I would add that to Loughery this is an important moral (and potentially legal) issue as the stars generously provided their images to her for the murals under the condition that there would be no assignment to third parties or economic gain. She feels it is her responsibility to protect that personal commitment, and is one of the reasons she has avoided monetization of the murals.

Link to the rest at Hugh Stephens Blog

PG says the takeaway for those encouraging or permitting artists to paint murals on the walls of buildings that are not owned by the artist is to forbid any artist from painting anything and call the police/sheriff/Mounties to arrest the artist for trespassing the first time the artist steps onto the property or touches a paintbrush  to a wall of a building resting on the property. The cautious property-owner may wish to install razor wire and buy or rent a pack of Dobermans to patrol the wall.

Such preventative measures should continue until the property owner acquires competent intellectual property counsel and consults with her/him/them. In all likelihood, the muralist and whoever is paying/encouraging/licensing rights to the muralist will be required to sign a well-drafted contract acknowledging that the property owner is the sole owner of the mural and is authorized to do anything he/she/it wishes with the resulting artwork, including, without limitation, painting or pasting on the building a billboard advertising Levi Garrett chewing tobacco that obscures some or all of the mural at any time in the future.

PG acknowledges that, instead of lawyers, it might be cheaper to just keep the Dobermans in place for a few generations.

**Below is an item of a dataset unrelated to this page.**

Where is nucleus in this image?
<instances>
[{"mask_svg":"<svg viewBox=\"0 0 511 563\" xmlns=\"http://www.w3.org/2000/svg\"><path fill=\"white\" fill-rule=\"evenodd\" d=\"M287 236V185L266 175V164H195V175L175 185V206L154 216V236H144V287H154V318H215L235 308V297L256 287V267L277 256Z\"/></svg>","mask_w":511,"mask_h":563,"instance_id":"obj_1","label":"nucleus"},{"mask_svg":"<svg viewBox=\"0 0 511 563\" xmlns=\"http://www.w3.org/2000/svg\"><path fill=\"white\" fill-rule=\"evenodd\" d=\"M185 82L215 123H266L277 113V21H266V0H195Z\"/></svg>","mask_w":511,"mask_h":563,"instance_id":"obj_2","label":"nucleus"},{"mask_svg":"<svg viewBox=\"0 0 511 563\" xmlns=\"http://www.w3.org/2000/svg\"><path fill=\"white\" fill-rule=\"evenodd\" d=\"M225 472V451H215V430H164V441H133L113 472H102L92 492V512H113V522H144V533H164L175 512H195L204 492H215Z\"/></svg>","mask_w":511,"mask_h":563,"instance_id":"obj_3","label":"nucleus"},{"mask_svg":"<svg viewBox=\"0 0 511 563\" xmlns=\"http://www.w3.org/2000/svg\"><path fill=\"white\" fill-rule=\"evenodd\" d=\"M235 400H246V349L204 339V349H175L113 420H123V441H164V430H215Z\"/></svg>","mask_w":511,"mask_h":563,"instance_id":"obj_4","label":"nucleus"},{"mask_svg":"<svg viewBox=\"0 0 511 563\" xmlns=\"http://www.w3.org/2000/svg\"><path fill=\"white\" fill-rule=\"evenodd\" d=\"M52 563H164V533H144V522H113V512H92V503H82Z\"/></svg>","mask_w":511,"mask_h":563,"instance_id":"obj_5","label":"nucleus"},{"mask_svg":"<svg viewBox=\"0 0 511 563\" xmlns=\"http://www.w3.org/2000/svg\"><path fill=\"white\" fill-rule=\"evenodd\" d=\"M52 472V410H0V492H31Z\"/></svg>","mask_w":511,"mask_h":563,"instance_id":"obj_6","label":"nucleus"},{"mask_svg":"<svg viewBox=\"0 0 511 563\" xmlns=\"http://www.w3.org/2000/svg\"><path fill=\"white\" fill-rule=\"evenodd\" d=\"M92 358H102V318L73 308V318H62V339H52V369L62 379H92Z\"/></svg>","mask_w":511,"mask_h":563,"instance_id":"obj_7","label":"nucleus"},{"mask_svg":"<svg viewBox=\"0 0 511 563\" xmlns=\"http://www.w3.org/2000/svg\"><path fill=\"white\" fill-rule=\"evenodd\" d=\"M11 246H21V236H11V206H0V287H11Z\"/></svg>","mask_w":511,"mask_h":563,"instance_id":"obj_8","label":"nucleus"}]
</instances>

Perhaps a colony of copperheads could be substituted at some time in the future since they’re a bit less expensive to maintain.

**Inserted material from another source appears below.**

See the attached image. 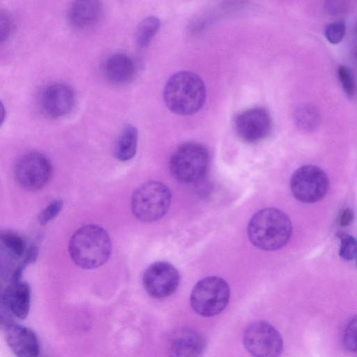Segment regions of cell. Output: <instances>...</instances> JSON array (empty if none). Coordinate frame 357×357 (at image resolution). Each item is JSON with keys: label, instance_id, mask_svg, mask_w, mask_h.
<instances>
[{"label": "cell", "instance_id": "1", "mask_svg": "<svg viewBox=\"0 0 357 357\" xmlns=\"http://www.w3.org/2000/svg\"><path fill=\"white\" fill-rule=\"evenodd\" d=\"M247 231L250 241L256 248L266 251L277 250L289 242L292 224L284 212L268 207L259 210L252 216Z\"/></svg>", "mask_w": 357, "mask_h": 357}, {"label": "cell", "instance_id": "2", "mask_svg": "<svg viewBox=\"0 0 357 357\" xmlns=\"http://www.w3.org/2000/svg\"><path fill=\"white\" fill-rule=\"evenodd\" d=\"M68 252L72 261L79 268L95 269L108 260L112 252L111 239L100 226L84 225L71 236Z\"/></svg>", "mask_w": 357, "mask_h": 357}, {"label": "cell", "instance_id": "3", "mask_svg": "<svg viewBox=\"0 0 357 357\" xmlns=\"http://www.w3.org/2000/svg\"><path fill=\"white\" fill-rule=\"evenodd\" d=\"M206 96L204 82L195 73L180 71L167 82L163 93L164 101L172 112L190 115L203 107Z\"/></svg>", "mask_w": 357, "mask_h": 357}, {"label": "cell", "instance_id": "4", "mask_svg": "<svg viewBox=\"0 0 357 357\" xmlns=\"http://www.w3.org/2000/svg\"><path fill=\"white\" fill-rule=\"evenodd\" d=\"M210 155L202 144L186 142L172 153L169 163L173 177L181 183H191L202 180L207 174Z\"/></svg>", "mask_w": 357, "mask_h": 357}, {"label": "cell", "instance_id": "5", "mask_svg": "<svg viewBox=\"0 0 357 357\" xmlns=\"http://www.w3.org/2000/svg\"><path fill=\"white\" fill-rule=\"evenodd\" d=\"M171 200V192L165 184L156 181H147L133 192L131 211L139 221L155 222L167 213Z\"/></svg>", "mask_w": 357, "mask_h": 357}, {"label": "cell", "instance_id": "6", "mask_svg": "<svg viewBox=\"0 0 357 357\" xmlns=\"http://www.w3.org/2000/svg\"><path fill=\"white\" fill-rule=\"evenodd\" d=\"M230 297L227 282L218 276H208L199 280L193 287L190 305L193 310L202 317H213L227 307Z\"/></svg>", "mask_w": 357, "mask_h": 357}, {"label": "cell", "instance_id": "7", "mask_svg": "<svg viewBox=\"0 0 357 357\" xmlns=\"http://www.w3.org/2000/svg\"><path fill=\"white\" fill-rule=\"evenodd\" d=\"M329 188V179L320 167L306 165L298 168L290 179L294 197L301 202L312 204L322 199Z\"/></svg>", "mask_w": 357, "mask_h": 357}, {"label": "cell", "instance_id": "8", "mask_svg": "<svg viewBox=\"0 0 357 357\" xmlns=\"http://www.w3.org/2000/svg\"><path fill=\"white\" fill-rule=\"evenodd\" d=\"M14 172L16 181L22 188L36 191L48 183L53 169L45 155L38 151H29L18 158Z\"/></svg>", "mask_w": 357, "mask_h": 357}, {"label": "cell", "instance_id": "9", "mask_svg": "<svg viewBox=\"0 0 357 357\" xmlns=\"http://www.w3.org/2000/svg\"><path fill=\"white\" fill-rule=\"evenodd\" d=\"M243 342L245 349L253 357H279L283 349L280 333L271 324L263 321L247 326Z\"/></svg>", "mask_w": 357, "mask_h": 357}, {"label": "cell", "instance_id": "10", "mask_svg": "<svg viewBox=\"0 0 357 357\" xmlns=\"http://www.w3.org/2000/svg\"><path fill=\"white\" fill-rule=\"evenodd\" d=\"M143 286L146 291L155 298H164L173 294L180 282L178 270L165 261L151 264L144 272Z\"/></svg>", "mask_w": 357, "mask_h": 357}, {"label": "cell", "instance_id": "11", "mask_svg": "<svg viewBox=\"0 0 357 357\" xmlns=\"http://www.w3.org/2000/svg\"><path fill=\"white\" fill-rule=\"evenodd\" d=\"M235 130L245 142L257 143L265 139L271 129V118L263 107H252L239 113L234 121Z\"/></svg>", "mask_w": 357, "mask_h": 357}, {"label": "cell", "instance_id": "12", "mask_svg": "<svg viewBox=\"0 0 357 357\" xmlns=\"http://www.w3.org/2000/svg\"><path fill=\"white\" fill-rule=\"evenodd\" d=\"M75 96L73 89L63 83L46 86L40 96V105L46 115L52 118L66 116L73 109Z\"/></svg>", "mask_w": 357, "mask_h": 357}, {"label": "cell", "instance_id": "13", "mask_svg": "<svg viewBox=\"0 0 357 357\" xmlns=\"http://www.w3.org/2000/svg\"><path fill=\"white\" fill-rule=\"evenodd\" d=\"M167 347L169 357H201L206 348V341L196 329L182 327L170 334Z\"/></svg>", "mask_w": 357, "mask_h": 357}, {"label": "cell", "instance_id": "14", "mask_svg": "<svg viewBox=\"0 0 357 357\" xmlns=\"http://www.w3.org/2000/svg\"><path fill=\"white\" fill-rule=\"evenodd\" d=\"M6 342L17 357H38L40 343L31 328L13 323L6 328Z\"/></svg>", "mask_w": 357, "mask_h": 357}, {"label": "cell", "instance_id": "15", "mask_svg": "<svg viewBox=\"0 0 357 357\" xmlns=\"http://www.w3.org/2000/svg\"><path fill=\"white\" fill-rule=\"evenodd\" d=\"M3 300L13 316L24 319L31 306V288L24 281L10 282L2 293Z\"/></svg>", "mask_w": 357, "mask_h": 357}, {"label": "cell", "instance_id": "16", "mask_svg": "<svg viewBox=\"0 0 357 357\" xmlns=\"http://www.w3.org/2000/svg\"><path fill=\"white\" fill-rule=\"evenodd\" d=\"M102 14V3L94 0L75 1L72 3L68 12L70 23L80 29L94 26L101 18Z\"/></svg>", "mask_w": 357, "mask_h": 357}, {"label": "cell", "instance_id": "17", "mask_svg": "<svg viewBox=\"0 0 357 357\" xmlns=\"http://www.w3.org/2000/svg\"><path fill=\"white\" fill-rule=\"evenodd\" d=\"M104 72L106 77L112 83L123 84L130 82L136 73V66L129 56L116 53L105 61Z\"/></svg>", "mask_w": 357, "mask_h": 357}, {"label": "cell", "instance_id": "18", "mask_svg": "<svg viewBox=\"0 0 357 357\" xmlns=\"http://www.w3.org/2000/svg\"><path fill=\"white\" fill-rule=\"evenodd\" d=\"M138 132L132 125L126 126L119 135L114 146V155L120 161L132 159L137 151Z\"/></svg>", "mask_w": 357, "mask_h": 357}, {"label": "cell", "instance_id": "19", "mask_svg": "<svg viewBox=\"0 0 357 357\" xmlns=\"http://www.w3.org/2000/svg\"><path fill=\"white\" fill-rule=\"evenodd\" d=\"M160 24V20L155 16L147 17L139 24L135 33V40L139 47L144 49L150 44Z\"/></svg>", "mask_w": 357, "mask_h": 357}, {"label": "cell", "instance_id": "20", "mask_svg": "<svg viewBox=\"0 0 357 357\" xmlns=\"http://www.w3.org/2000/svg\"><path fill=\"white\" fill-rule=\"evenodd\" d=\"M0 243L15 258L22 257L26 250L23 238L10 230H0Z\"/></svg>", "mask_w": 357, "mask_h": 357}, {"label": "cell", "instance_id": "21", "mask_svg": "<svg viewBox=\"0 0 357 357\" xmlns=\"http://www.w3.org/2000/svg\"><path fill=\"white\" fill-rule=\"evenodd\" d=\"M318 111L311 105H303L295 112L294 119L296 124L302 130H312L319 123Z\"/></svg>", "mask_w": 357, "mask_h": 357}, {"label": "cell", "instance_id": "22", "mask_svg": "<svg viewBox=\"0 0 357 357\" xmlns=\"http://www.w3.org/2000/svg\"><path fill=\"white\" fill-rule=\"evenodd\" d=\"M337 238L340 240V256L345 261H352L356 257V242L351 235L338 232Z\"/></svg>", "mask_w": 357, "mask_h": 357}, {"label": "cell", "instance_id": "23", "mask_svg": "<svg viewBox=\"0 0 357 357\" xmlns=\"http://www.w3.org/2000/svg\"><path fill=\"white\" fill-rule=\"evenodd\" d=\"M356 317L351 318L346 324L342 342L344 347L349 351H356Z\"/></svg>", "mask_w": 357, "mask_h": 357}, {"label": "cell", "instance_id": "24", "mask_svg": "<svg viewBox=\"0 0 357 357\" xmlns=\"http://www.w3.org/2000/svg\"><path fill=\"white\" fill-rule=\"evenodd\" d=\"M345 31L346 26L344 22L337 20L326 26L325 29V36L330 43L336 44L343 39Z\"/></svg>", "mask_w": 357, "mask_h": 357}, {"label": "cell", "instance_id": "25", "mask_svg": "<svg viewBox=\"0 0 357 357\" xmlns=\"http://www.w3.org/2000/svg\"><path fill=\"white\" fill-rule=\"evenodd\" d=\"M337 74L345 93L352 98L355 94V81L350 69L341 66L338 68Z\"/></svg>", "mask_w": 357, "mask_h": 357}, {"label": "cell", "instance_id": "26", "mask_svg": "<svg viewBox=\"0 0 357 357\" xmlns=\"http://www.w3.org/2000/svg\"><path fill=\"white\" fill-rule=\"evenodd\" d=\"M63 201L56 199L50 203L38 215V221L42 225H45L55 218L63 207Z\"/></svg>", "mask_w": 357, "mask_h": 357}, {"label": "cell", "instance_id": "27", "mask_svg": "<svg viewBox=\"0 0 357 357\" xmlns=\"http://www.w3.org/2000/svg\"><path fill=\"white\" fill-rule=\"evenodd\" d=\"M12 27L13 20L10 15L6 10H0V43L8 38Z\"/></svg>", "mask_w": 357, "mask_h": 357}, {"label": "cell", "instance_id": "28", "mask_svg": "<svg viewBox=\"0 0 357 357\" xmlns=\"http://www.w3.org/2000/svg\"><path fill=\"white\" fill-rule=\"evenodd\" d=\"M14 317L7 308L3 298L2 294H0V325L6 328L10 324L14 323Z\"/></svg>", "mask_w": 357, "mask_h": 357}, {"label": "cell", "instance_id": "29", "mask_svg": "<svg viewBox=\"0 0 357 357\" xmlns=\"http://www.w3.org/2000/svg\"><path fill=\"white\" fill-rule=\"evenodd\" d=\"M354 219V212L349 208H344L339 216V223L341 226L349 225Z\"/></svg>", "mask_w": 357, "mask_h": 357}, {"label": "cell", "instance_id": "30", "mask_svg": "<svg viewBox=\"0 0 357 357\" xmlns=\"http://www.w3.org/2000/svg\"><path fill=\"white\" fill-rule=\"evenodd\" d=\"M5 116H6V109H5L3 104L0 100V126L3 122Z\"/></svg>", "mask_w": 357, "mask_h": 357}]
</instances>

And, yes, Amazon does sell razor wire and a variety of warning signs.









7 thoughts on “Mural, Mural on the Wall”

  1. I wonder. All those famous Italian artists who painted their masterpieces inside Renaissance churches – you know Michelangelo and others – they didn’t own the paintings, did they? The churches did. Or am I wrong?

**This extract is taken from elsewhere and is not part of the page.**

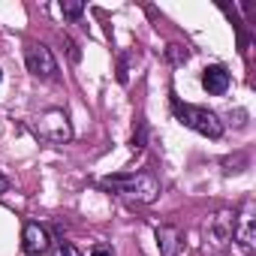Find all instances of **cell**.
Segmentation results:
<instances>
[{"instance_id":"obj_9","label":"cell","mask_w":256,"mask_h":256,"mask_svg":"<svg viewBox=\"0 0 256 256\" xmlns=\"http://www.w3.org/2000/svg\"><path fill=\"white\" fill-rule=\"evenodd\" d=\"M229 84H232V78H229V72L223 66H205L202 70V88L211 96H223L229 90Z\"/></svg>"},{"instance_id":"obj_16","label":"cell","mask_w":256,"mask_h":256,"mask_svg":"<svg viewBox=\"0 0 256 256\" xmlns=\"http://www.w3.org/2000/svg\"><path fill=\"white\" fill-rule=\"evenodd\" d=\"M6 190H10V181H6L4 175H0V193H6Z\"/></svg>"},{"instance_id":"obj_6","label":"cell","mask_w":256,"mask_h":256,"mask_svg":"<svg viewBox=\"0 0 256 256\" xmlns=\"http://www.w3.org/2000/svg\"><path fill=\"white\" fill-rule=\"evenodd\" d=\"M232 241L238 244V250H241L244 256H250V253H253V247H256V217H253V202H250V199L244 202L241 217H235Z\"/></svg>"},{"instance_id":"obj_11","label":"cell","mask_w":256,"mask_h":256,"mask_svg":"<svg viewBox=\"0 0 256 256\" xmlns=\"http://www.w3.org/2000/svg\"><path fill=\"white\" fill-rule=\"evenodd\" d=\"M145 139H148V124H145V120H139V130L133 133V142H130V145H133V151H142V148H145Z\"/></svg>"},{"instance_id":"obj_15","label":"cell","mask_w":256,"mask_h":256,"mask_svg":"<svg viewBox=\"0 0 256 256\" xmlns=\"http://www.w3.org/2000/svg\"><path fill=\"white\" fill-rule=\"evenodd\" d=\"M66 48H70V58H72V60H78V58H82V54H78V48H76V42H72V40H66Z\"/></svg>"},{"instance_id":"obj_8","label":"cell","mask_w":256,"mask_h":256,"mask_svg":"<svg viewBox=\"0 0 256 256\" xmlns=\"http://www.w3.org/2000/svg\"><path fill=\"white\" fill-rule=\"evenodd\" d=\"M154 238H157V253L160 256H178L181 247H184V232L178 226H169V223L157 226L154 229Z\"/></svg>"},{"instance_id":"obj_13","label":"cell","mask_w":256,"mask_h":256,"mask_svg":"<svg viewBox=\"0 0 256 256\" xmlns=\"http://www.w3.org/2000/svg\"><path fill=\"white\" fill-rule=\"evenodd\" d=\"M166 54H169V60H172V64H184V60L190 58V52H187L184 46H169V52H166Z\"/></svg>"},{"instance_id":"obj_1","label":"cell","mask_w":256,"mask_h":256,"mask_svg":"<svg viewBox=\"0 0 256 256\" xmlns=\"http://www.w3.org/2000/svg\"><path fill=\"white\" fill-rule=\"evenodd\" d=\"M102 190H108L112 196L130 202V205H151L160 196V181L151 172H130V175H112L100 181Z\"/></svg>"},{"instance_id":"obj_5","label":"cell","mask_w":256,"mask_h":256,"mask_svg":"<svg viewBox=\"0 0 256 256\" xmlns=\"http://www.w3.org/2000/svg\"><path fill=\"white\" fill-rule=\"evenodd\" d=\"M24 66L30 76H36L42 82H58V60H54L52 48L42 42H30L24 48Z\"/></svg>"},{"instance_id":"obj_12","label":"cell","mask_w":256,"mask_h":256,"mask_svg":"<svg viewBox=\"0 0 256 256\" xmlns=\"http://www.w3.org/2000/svg\"><path fill=\"white\" fill-rule=\"evenodd\" d=\"M88 256H114V247L106 244V241H94V244L88 247Z\"/></svg>"},{"instance_id":"obj_4","label":"cell","mask_w":256,"mask_h":256,"mask_svg":"<svg viewBox=\"0 0 256 256\" xmlns=\"http://www.w3.org/2000/svg\"><path fill=\"white\" fill-rule=\"evenodd\" d=\"M30 130H34L40 139L52 142V145H64V142L72 139V126H70V118H66L64 108H48V112L36 114V118L30 120Z\"/></svg>"},{"instance_id":"obj_2","label":"cell","mask_w":256,"mask_h":256,"mask_svg":"<svg viewBox=\"0 0 256 256\" xmlns=\"http://www.w3.org/2000/svg\"><path fill=\"white\" fill-rule=\"evenodd\" d=\"M172 112H175V118L184 124V126H190V130H196L199 136H208V139H220L223 136V120L214 114V112H208V108H199V106H190V102H172Z\"/></svg>"},{"instance_id":"obj_17","label":"cell","mask_w":256,"mask_h":256,"mask_svg":"<svg viewBox=\"0 0 256 256\" xmlns=\"http://www.w3.org/2000/svg\"><path fill=\"white\" fill-rule=\"evenodd\" d=\"M0 78H4V70H0Z\"/></svg>"},{"instance_id":"obj_10","label":"cell","mask_w":256,"mask_h":256,"mask_svg":"<svg viewBox=\"0 0 256 256\" xmlns=\"http://www.w3.org/2000/svg\"><path fill=\"white\" fill-rule=\"evenodd\" d=\"M54 253H58V256H82V253L76 250V244L66 241V238H58V241H54Z\"/></svg>"},{"instance_id":"obj_7","label":"cell","mask_w":256,"mask_h":256,"mask_svg":"<svg viewBox=\"0 0 256 256\" xmlns=\"http://www.w3.org/2000/svg\"><path fill=\"white\" fill-rule=\"evenodd\" d=\"M22 247H24V253H30V256H46V253L52 250V235H48V229H46L42 223H28L24 232H22Z\"/></svg>"},{"instance_id":"obj_14","label":"cell","mask_w":256,"mask_h":256,"mask_svg":"<svg viewBox=\"0 0 256 256\" xmlns=\"http://www.w3.org/2000/svg\"><path fill=\"white\" fill-rule=\"evenodd\" d=\"M60 12L64 18H78L84 12V4H60Z\"/></svg>"},{"instance_id":"obj_3","label":"cell","mask_w":256,"mask_h":256,"mask_svg":"<svg viewBox=\"0 0 256 256\" xmlns=\"http://www.w3.org/2000/svg\"><path fill=\"white\" fill-rule=\"evenodd\" d=\"M235 211H217L202 223V250L205 253H220L232 244L235 232Z\"/></svg>"}]
</instances>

    • The churches commissioned the work.

      Ergo, work for hire.

      If you hire a decorator to redecorate, you own the house and furnishings, not the decorator. At most, they get to photograph the place for tbeir portfolio.

      Mural painters = decorators. 😉

      • But the Artist raised money in conjunction with a nonprofit organization that is no longer in operation. It wasn’t even a traditional work for hire gig. If the owners of the buildings did not have a contract for partial ownership of murals when they were fresh painted then ownership and control would fall to the artist.

        • That’s the OP case.
          But it doesn’t even matter because as stated Canada doesn’t allow for work for hire. No sense paying for mural and losing control of the property.

  2. Or, just give the local kids some paint bombs…

    I remember the New York subway once had a crew of painters at the end of the line. They would paint over the graffiti that had just been painted as the train went through the city. By the time it returned to where the artist was working, his work was painted over.